**提供テキスト:**
·····

モンスターペイシェント

モンスターペイシェントとは

モンスターペイシェント(monster patient)
医療機関において従業員や他の患者様に対して自己中心的かつ理不尽な振る舞いを繰り返す患者様やその家族を指します。これらの患者様は、待ち時間や治療結果に対する不満だけでなく、クリニック側の説明にも耳を傾けないことが多く、時にはモラルに欠けた行動に及ぶことがあります。これを「ハードクレーム」と呼ぶことがありますが、こうした患者との対応は医療機関にとって大きな課題です。

応対義務の厳しさと現実的な制約

クリニックはモンスターペイシェントに対してどう対応していけばいいのか。
「クリニックに入れずに追い払えばいい」とお考えかもしれませんが、応対義務がある医療機関において慎重に行われる必要があります。医師には正当な理由がない限り患者を拒否することができず、その行動がエスカレートする前に適切に対応することが求められます。

一方で、現実には患者を拒否することが難しく、クリニック側が冷静に対応するための戦略が必要です。

ハードクレーム対応の鍵は対話力

感情のもつれをほぐす対話力の重要性

ハードクレームへの対応の鍵は、対話力にあります。感情のもつれやフラストレーションが根底にある場合が多いため、冷静な態度で対話し、相手の要求を呑むことなくも、理解と納得を促進するようなコミュニケーションを心がけるべきです。ただし、冷静かつ毅然とした態度で接することも大切であり、「訴える」「マスコミの言う」などの脅しにも臆せずに対応する姿勢が必要です。

対応者の選定と連携の重要性

対応者の選定も重要で、最終責任者以外の者が良いとされています。しかし、事情を把握できる者がいない場合は最終責任者が対応せざるを得ないこともあります。冷静で対応でき、かつ事情を理解している者が最適です。また、待合室や他の患者様に迷惑をかける可能性がある場合は、別室での対応や特定の日時・場所での面談を提案することも考慮すべきです。

·····

**作業内容 1:**
モンスターペイシェントに関する文章のうち、「モンスターペイシェント(monster patient)」から始まり「対応することが求められます。」で終わる部分を、「応対義務」を「診療義務」に置き換えて書き直してください。
**作業内容 2:**
モンスターペイシェントに関する文章の続きを、最後の文の後から書いてください。

**提供データ:**
·····

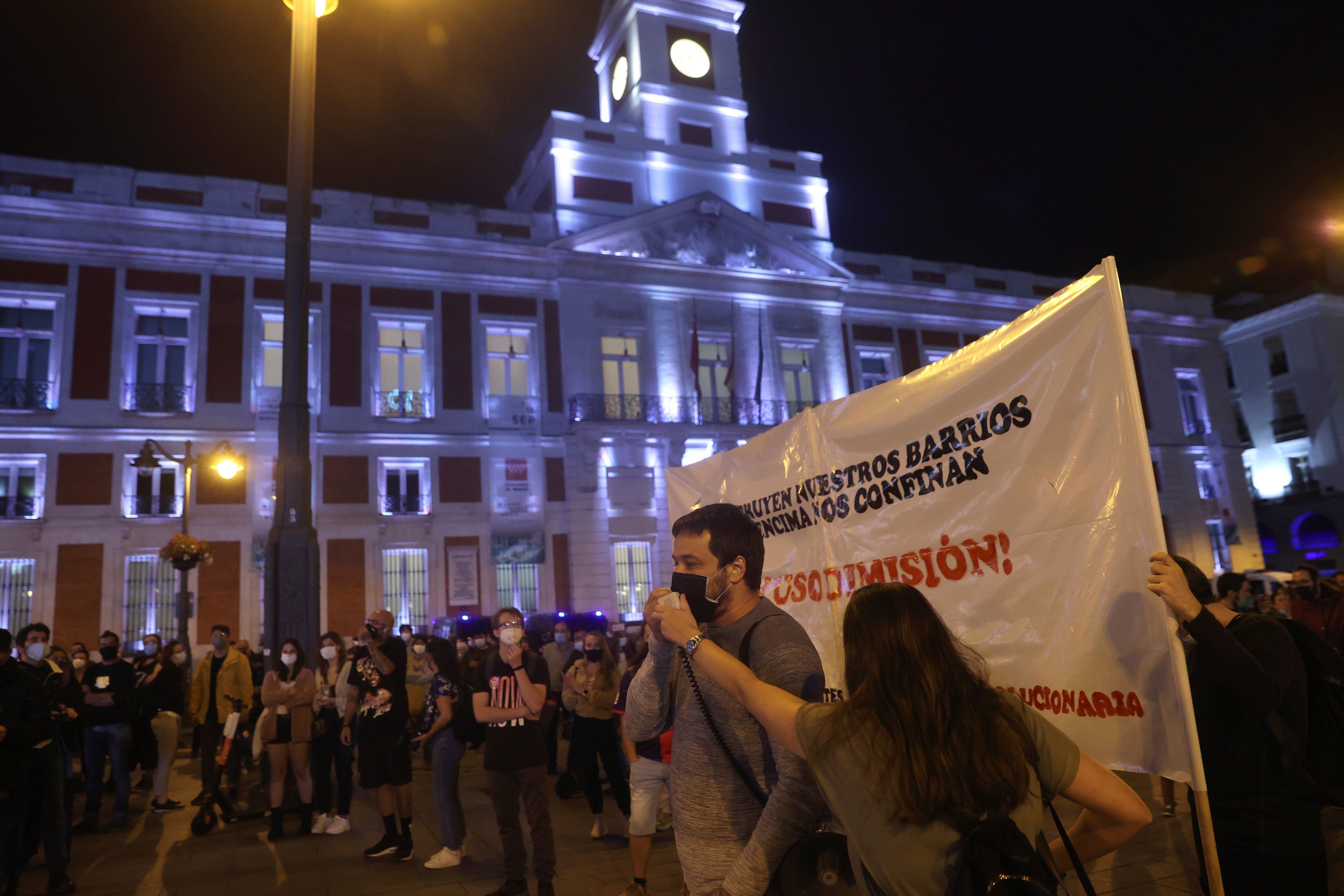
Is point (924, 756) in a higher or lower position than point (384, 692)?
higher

·····

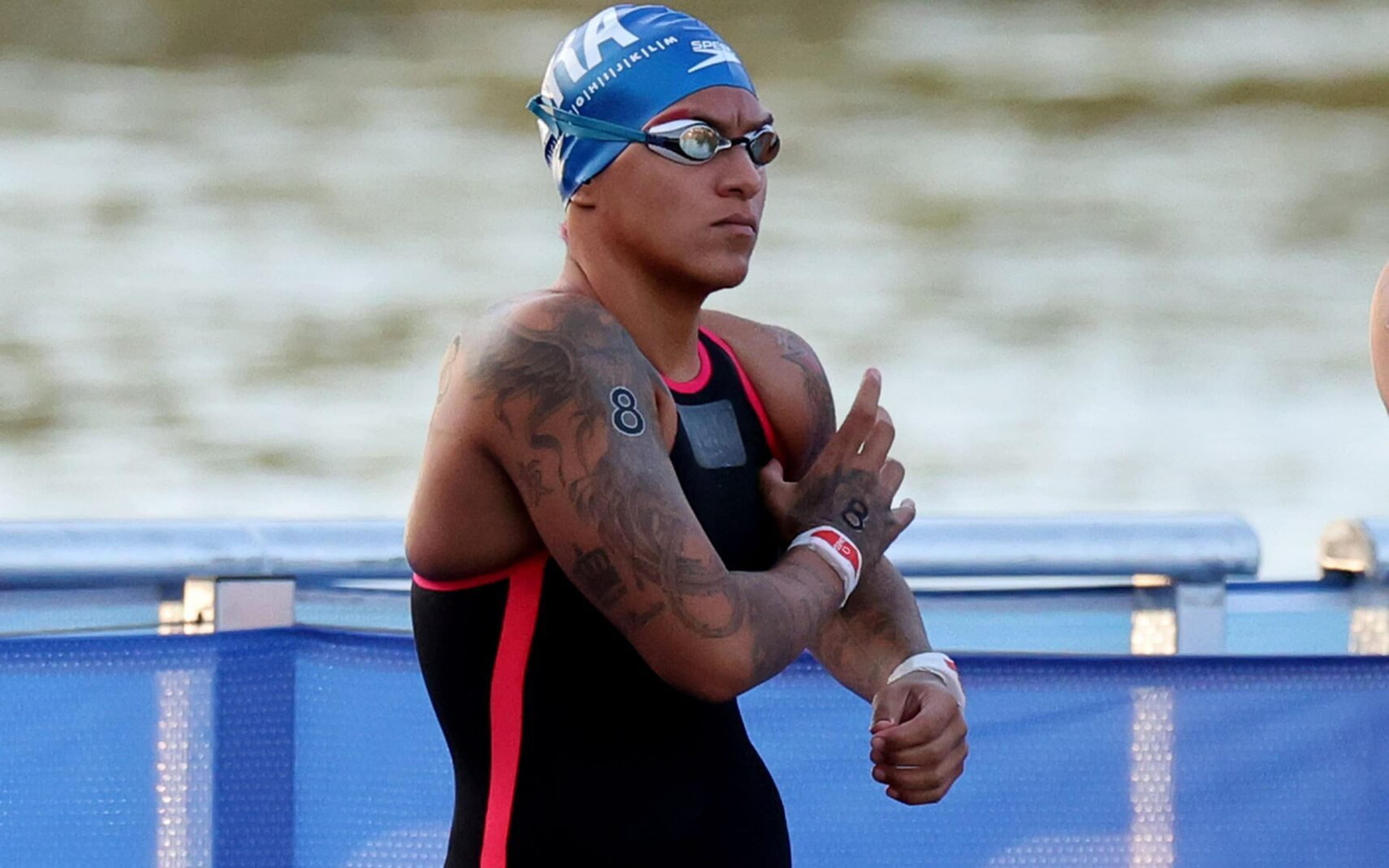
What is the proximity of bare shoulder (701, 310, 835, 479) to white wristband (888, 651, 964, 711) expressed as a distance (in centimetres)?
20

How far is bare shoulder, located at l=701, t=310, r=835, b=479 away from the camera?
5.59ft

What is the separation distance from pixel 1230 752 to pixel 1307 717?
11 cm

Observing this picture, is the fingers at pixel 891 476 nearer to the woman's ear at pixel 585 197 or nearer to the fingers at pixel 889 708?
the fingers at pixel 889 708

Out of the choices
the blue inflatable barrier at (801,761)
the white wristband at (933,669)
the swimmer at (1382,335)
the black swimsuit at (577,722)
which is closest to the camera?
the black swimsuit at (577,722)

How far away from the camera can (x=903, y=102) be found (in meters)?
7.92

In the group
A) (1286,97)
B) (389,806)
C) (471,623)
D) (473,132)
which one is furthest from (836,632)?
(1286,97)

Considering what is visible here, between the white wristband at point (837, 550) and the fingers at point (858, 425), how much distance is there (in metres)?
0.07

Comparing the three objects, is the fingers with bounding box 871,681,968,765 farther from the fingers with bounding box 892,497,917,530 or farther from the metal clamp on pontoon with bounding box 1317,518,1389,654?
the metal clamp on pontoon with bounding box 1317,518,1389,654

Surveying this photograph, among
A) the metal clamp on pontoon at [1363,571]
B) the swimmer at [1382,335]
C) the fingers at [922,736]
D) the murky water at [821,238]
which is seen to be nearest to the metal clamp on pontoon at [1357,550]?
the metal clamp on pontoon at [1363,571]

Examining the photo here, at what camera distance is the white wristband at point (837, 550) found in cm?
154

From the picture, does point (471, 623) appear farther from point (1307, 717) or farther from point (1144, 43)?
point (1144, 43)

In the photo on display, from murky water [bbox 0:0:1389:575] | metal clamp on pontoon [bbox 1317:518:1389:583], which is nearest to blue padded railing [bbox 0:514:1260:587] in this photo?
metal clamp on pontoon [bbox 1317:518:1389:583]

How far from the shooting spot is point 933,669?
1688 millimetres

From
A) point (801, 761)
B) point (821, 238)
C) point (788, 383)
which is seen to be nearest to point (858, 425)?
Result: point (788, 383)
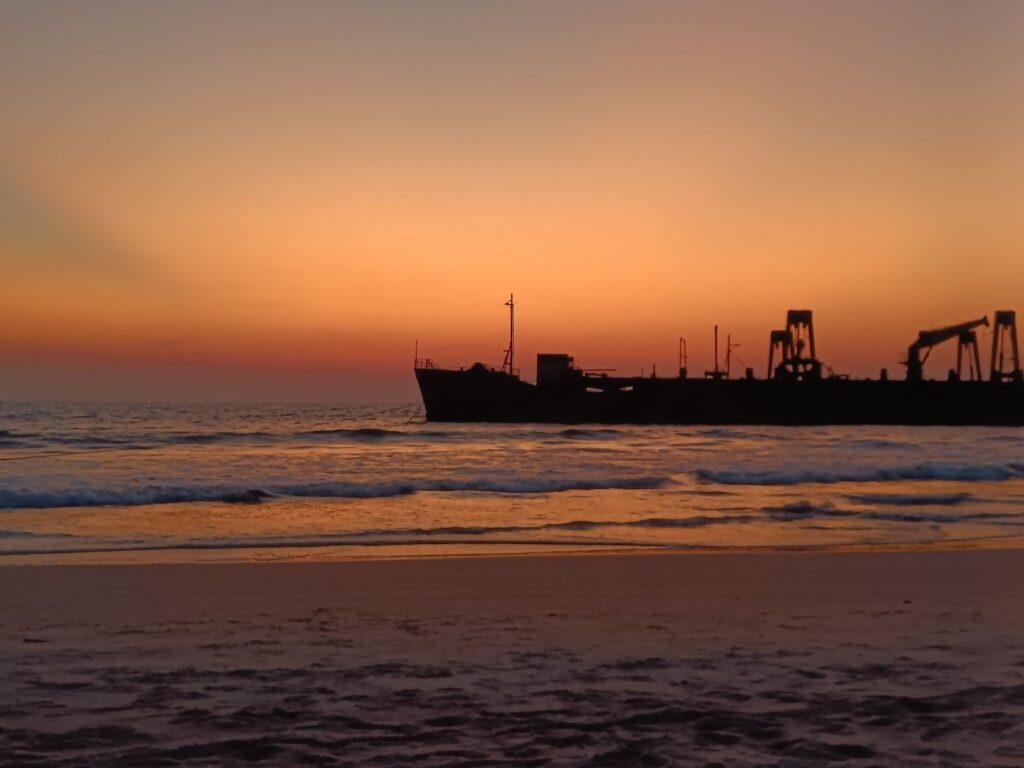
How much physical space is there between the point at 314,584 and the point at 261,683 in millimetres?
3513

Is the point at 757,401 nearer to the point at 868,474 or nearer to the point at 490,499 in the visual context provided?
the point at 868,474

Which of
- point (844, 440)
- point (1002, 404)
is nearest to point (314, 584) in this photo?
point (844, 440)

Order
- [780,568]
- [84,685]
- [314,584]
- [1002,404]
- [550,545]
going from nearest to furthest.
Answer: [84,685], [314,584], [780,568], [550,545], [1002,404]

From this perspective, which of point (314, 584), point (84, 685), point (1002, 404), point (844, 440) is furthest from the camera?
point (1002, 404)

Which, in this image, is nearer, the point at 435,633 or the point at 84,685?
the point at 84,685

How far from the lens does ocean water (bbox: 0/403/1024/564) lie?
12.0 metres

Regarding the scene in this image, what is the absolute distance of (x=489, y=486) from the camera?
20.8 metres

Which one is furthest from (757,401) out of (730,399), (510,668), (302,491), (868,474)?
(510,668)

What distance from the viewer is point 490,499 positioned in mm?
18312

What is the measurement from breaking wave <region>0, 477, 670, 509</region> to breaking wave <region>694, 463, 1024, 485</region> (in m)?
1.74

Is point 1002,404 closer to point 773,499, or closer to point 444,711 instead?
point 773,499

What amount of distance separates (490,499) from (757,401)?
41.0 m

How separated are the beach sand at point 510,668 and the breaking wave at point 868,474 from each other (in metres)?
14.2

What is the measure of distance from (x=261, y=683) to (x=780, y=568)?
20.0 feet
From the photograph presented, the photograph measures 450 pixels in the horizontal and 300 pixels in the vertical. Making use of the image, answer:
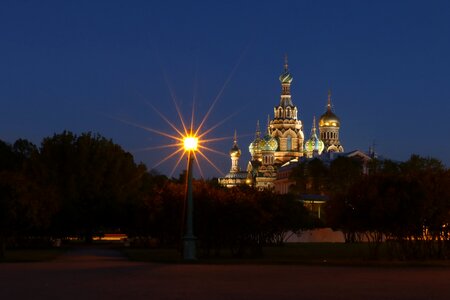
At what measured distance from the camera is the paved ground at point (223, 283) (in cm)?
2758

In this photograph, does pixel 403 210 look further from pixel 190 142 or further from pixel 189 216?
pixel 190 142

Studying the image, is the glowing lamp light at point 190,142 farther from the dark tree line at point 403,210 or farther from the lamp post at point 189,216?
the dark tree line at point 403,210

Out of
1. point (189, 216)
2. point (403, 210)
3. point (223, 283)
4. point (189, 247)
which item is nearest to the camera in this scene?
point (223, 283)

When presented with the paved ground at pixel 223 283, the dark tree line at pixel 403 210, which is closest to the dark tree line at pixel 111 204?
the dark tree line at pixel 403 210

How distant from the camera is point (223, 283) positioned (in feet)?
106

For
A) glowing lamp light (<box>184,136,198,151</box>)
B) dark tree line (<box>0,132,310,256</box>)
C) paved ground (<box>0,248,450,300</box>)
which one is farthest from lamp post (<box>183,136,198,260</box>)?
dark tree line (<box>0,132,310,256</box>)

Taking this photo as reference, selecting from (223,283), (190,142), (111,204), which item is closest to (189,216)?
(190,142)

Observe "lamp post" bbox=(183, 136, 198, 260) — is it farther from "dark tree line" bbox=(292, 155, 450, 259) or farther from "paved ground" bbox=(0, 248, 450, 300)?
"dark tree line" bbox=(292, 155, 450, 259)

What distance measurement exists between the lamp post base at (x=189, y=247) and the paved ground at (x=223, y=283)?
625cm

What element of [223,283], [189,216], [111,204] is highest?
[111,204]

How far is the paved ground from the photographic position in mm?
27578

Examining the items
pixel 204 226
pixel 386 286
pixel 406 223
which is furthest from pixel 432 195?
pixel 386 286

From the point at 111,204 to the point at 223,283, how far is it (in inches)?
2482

·····

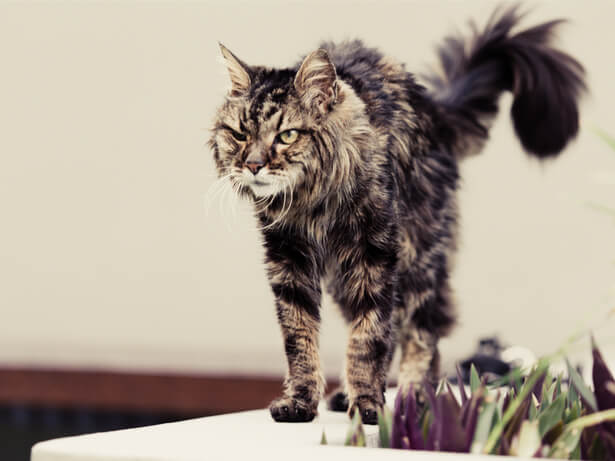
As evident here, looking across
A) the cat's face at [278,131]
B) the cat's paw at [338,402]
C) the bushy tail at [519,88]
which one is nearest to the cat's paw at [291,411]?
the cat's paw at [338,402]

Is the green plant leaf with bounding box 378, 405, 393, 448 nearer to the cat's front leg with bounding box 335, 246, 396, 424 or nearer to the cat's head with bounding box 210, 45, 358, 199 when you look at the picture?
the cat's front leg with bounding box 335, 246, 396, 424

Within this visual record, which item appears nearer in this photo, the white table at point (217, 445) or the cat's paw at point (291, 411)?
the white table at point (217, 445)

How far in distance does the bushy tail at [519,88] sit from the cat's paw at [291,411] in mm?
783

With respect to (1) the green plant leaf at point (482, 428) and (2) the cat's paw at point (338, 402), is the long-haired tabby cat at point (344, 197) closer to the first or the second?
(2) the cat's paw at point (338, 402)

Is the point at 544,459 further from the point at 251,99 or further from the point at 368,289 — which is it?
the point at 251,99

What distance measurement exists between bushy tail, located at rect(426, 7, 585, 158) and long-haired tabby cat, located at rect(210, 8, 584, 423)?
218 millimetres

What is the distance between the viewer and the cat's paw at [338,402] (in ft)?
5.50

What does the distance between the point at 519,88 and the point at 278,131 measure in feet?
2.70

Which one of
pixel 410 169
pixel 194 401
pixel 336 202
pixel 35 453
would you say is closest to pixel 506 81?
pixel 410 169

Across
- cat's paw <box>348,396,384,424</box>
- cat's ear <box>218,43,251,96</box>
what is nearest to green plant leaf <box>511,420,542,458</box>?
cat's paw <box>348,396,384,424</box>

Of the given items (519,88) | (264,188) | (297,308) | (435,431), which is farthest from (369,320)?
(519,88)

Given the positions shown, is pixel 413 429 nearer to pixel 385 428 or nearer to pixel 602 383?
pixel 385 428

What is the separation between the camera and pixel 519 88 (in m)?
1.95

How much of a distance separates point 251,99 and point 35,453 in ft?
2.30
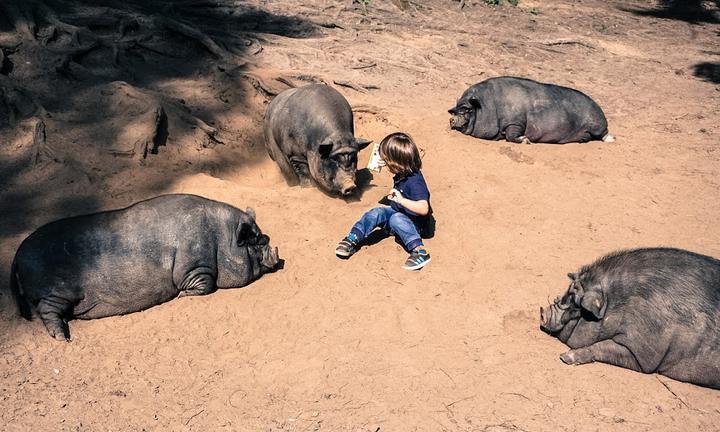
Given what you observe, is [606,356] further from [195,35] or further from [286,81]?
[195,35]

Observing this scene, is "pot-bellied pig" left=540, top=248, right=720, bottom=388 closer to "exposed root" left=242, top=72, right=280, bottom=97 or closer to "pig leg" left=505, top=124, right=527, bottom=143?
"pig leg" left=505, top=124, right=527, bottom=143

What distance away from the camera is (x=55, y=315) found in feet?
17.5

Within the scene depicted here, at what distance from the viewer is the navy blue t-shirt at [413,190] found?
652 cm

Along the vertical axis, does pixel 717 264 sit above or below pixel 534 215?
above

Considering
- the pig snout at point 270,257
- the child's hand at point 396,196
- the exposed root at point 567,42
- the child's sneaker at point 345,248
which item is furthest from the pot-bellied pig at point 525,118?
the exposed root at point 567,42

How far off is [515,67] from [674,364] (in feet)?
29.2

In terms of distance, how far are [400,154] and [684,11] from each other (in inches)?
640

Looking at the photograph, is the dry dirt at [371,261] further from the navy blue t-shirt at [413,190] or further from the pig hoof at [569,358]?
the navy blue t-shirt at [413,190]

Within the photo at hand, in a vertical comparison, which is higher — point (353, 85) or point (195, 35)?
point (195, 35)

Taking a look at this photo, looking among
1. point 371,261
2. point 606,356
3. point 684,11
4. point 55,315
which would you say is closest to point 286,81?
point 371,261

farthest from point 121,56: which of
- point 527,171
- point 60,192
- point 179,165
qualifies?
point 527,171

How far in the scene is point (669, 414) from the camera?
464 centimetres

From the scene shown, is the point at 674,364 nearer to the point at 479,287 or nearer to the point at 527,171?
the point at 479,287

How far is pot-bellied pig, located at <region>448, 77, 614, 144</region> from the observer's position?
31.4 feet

·····

**最終回答 1:**
モンスターペイシェント(monster patient)
医療機関において従業員や他の患者様に対して自己中心的かつ理不尽な振る舞いを繰り返す患者様やその家族を指します。これらの患者様は、待ち時間や治療結果に対する不満だけでなく、クリニック側の説明にも耳を傾けないことが多く、時にはモラルに欠けた行動に及ぶことがあります。これを「ハードクレーム」と呼ぶことがありますが、こうした患者との対応は医療機関にとって大きな課題です。

診療義務の厳しさと現実的な制約

クリニックはモンスターペイシェントに対してどう対応していけばいいのか。
「クリニックに入れずに追い払えばいい」とお考えかもしれませんが、診療義務がある医療機関において慎重に行われる必要があります。医師には正当な理由がない限り患者を拒否することができず、その行動がエスカレートする前に適切に対応することが求められます。

**最終回答 2:**
迅速な対応と事前の対策

ハードクレームへの対応として、待合室には注意書きを掲示し、患者同意なしの録音・録画も一つの手段として考慮されるでしょう。これらの対策を講じることで、モンスターペイシェントとの適切な対応ができ、医療機関全体の運営においてスムーズな対処が可能となります。

警察への通報・法的手段の活用

最後に、暴力や犯罪行為が発展する可能性がある場合は、警察への通報も視野に入れて対応したほうが良いです。警察が直ちにモンスターペイシェントを逮捕するなどという事態は稀ですが、その場の事態を収拾してくれることもあります。暴力行為や破壊行為があった場合には他の患者様に危害が及ぶ可能性や後のクリニックの信用にも関わるため、直ちに通報しましょう。

また、法的な手段や弁護士への相談も検討すべきです。これにより、患者様との対話だけでなく、必要に応じて法的な措置を講じることでクリニック自体の安全性と信頼性を確保できます。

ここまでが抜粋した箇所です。